---- EXCERPT PROVIDED

William Plenderleath on Queen Victoria’s Jubilee

Dear old William Plenderleath, rector of Cherhill 1860-91, generally spoke his mind. Not afraid to criticize the bishop, nor the squire, nor even to moan about his leaving present when he moved on – a chiming marble clock which didn’t – he was nevertheless beloved by his parishioners, and he in turn was devoted to them. From his writings we learn about the ‘Cherhill Gang’ of naked highwaymen; the chapel minister’s daughter who asked to be married in church on a Sunday because it was the only day she could be sure her father would be sober; and the lawyer who, after a successful day seeing his client acquitted, was mugged by him later that evening.

The longest section of his manuscript ‘Memoranda’, eventually published in 2001*, concerns the preparations for, disagreements over, and eventually the undoubted success of Queen Victoria’s golden jubilee celebrations in his village at midsummer 1887. Its climax came at 10 pm (though he was at pains to note that it was two minutes early) when, through a telescope mounted on Oldbury Hill, a beacon was spied on the Malverns nearly 60 miles away. This was the signal for Mrs Plenderleath to set light to Cherhill’s bonfire. Soaked in tar and paraffin, it was fully alight within five minutes and burned with immense fury. And ‘as one looked round upon the masses of people grouped about it,’ he wrote, it ‘would have been worthy of the pencil of a Rembrandt’. From the hilltop they counted seventy other jubilee fires in view, which gradually dimmed over the course of the next hour. Cherhill’s was the best, of course, and was still smouldering the next afternoon.

--------
---- DATASET CONTENT

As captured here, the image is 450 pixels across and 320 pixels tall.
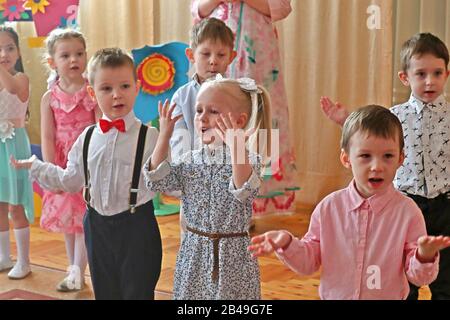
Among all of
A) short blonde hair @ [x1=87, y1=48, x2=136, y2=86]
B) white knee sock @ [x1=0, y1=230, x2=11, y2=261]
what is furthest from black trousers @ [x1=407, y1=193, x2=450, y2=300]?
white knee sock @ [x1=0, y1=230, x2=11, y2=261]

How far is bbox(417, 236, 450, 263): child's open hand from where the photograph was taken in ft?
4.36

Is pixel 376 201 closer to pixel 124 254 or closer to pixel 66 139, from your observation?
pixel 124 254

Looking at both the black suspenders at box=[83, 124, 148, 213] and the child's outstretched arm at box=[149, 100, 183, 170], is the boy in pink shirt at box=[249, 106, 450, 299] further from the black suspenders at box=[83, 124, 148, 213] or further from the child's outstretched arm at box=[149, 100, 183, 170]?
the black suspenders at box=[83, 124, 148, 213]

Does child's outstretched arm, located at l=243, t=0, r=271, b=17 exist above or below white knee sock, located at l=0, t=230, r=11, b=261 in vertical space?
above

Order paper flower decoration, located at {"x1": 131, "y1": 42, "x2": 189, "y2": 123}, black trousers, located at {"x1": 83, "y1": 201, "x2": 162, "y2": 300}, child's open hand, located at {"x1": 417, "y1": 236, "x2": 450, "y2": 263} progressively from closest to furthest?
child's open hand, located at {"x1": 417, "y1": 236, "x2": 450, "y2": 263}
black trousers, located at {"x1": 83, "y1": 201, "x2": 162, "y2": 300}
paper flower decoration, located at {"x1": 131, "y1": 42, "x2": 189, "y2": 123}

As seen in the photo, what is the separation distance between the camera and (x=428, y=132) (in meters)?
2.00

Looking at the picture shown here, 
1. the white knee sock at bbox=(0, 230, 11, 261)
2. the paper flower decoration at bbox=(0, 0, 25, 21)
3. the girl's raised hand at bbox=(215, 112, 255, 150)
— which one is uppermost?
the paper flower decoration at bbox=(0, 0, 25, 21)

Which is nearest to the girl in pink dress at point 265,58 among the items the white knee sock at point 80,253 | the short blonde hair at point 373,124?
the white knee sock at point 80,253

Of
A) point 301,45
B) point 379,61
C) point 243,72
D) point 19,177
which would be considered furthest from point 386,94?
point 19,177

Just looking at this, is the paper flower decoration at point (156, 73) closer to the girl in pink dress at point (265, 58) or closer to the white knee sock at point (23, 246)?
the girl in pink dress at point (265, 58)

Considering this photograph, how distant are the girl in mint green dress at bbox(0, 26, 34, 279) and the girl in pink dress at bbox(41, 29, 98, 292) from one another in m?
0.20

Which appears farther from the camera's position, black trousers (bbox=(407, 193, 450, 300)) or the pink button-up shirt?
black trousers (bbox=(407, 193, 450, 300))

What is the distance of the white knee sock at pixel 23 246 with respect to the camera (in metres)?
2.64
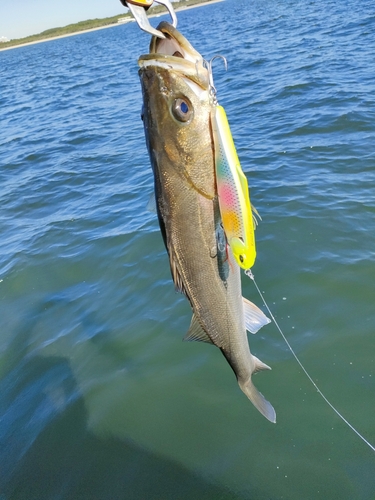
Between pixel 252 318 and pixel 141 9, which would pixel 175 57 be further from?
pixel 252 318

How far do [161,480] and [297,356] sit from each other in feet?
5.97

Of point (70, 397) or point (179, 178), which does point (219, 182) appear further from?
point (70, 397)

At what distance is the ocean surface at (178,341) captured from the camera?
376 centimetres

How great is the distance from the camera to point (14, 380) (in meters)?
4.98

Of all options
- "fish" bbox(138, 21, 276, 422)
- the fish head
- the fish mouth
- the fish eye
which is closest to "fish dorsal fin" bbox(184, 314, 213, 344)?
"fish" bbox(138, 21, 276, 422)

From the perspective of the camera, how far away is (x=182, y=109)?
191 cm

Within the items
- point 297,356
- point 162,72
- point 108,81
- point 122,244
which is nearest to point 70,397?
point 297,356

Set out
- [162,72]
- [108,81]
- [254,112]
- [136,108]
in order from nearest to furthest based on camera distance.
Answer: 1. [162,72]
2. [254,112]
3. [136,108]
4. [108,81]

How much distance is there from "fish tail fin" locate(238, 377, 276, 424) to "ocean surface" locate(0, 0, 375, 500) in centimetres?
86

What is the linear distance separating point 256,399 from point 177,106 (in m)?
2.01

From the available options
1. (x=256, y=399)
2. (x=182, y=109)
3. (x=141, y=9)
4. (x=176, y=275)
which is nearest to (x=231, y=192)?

--------

WHAT THIS EXERCISE ASKS:
**1.** Answer these questions about the text on William Plenderleath.
(a) During which years was he rector of Cherhill?
(b) How far away was the beacon spied on the Malverns?
(c) How many other jubilee fires were counted from the hilltop?
**2.** From the text on William Plenderleath, return the passage starting at "William Plenderleath on" and ending at "later that evening.".

SOLUTIONS BELOW:
**1.**
(a) 1860-91
(b) Nearly 60 miles
(c) Seventy

**2.**
William Plenderleath on Queen Victoria’s Jubilee

Dear old William Plenderleath, rector of Cherhill 1860-91, generally spoke his mind. Not afraid to criticize the bishop, nor the squire, nor even to moan about his leaving present when he moved on – a chiming marble clock which didn’t – he was nevertheless beloved by his parishioners, and he in turn was devoted to them. From his writings we learn about the ‘Cherhill Gang’ of naked highwaymen; the chapel minister’s daughter who asked to be married in church on a Sunday because it was the only day she could be sure her father would be sober; and the lawyer who, after a successful day seeing his client acquitted, was mugged by him later that evening.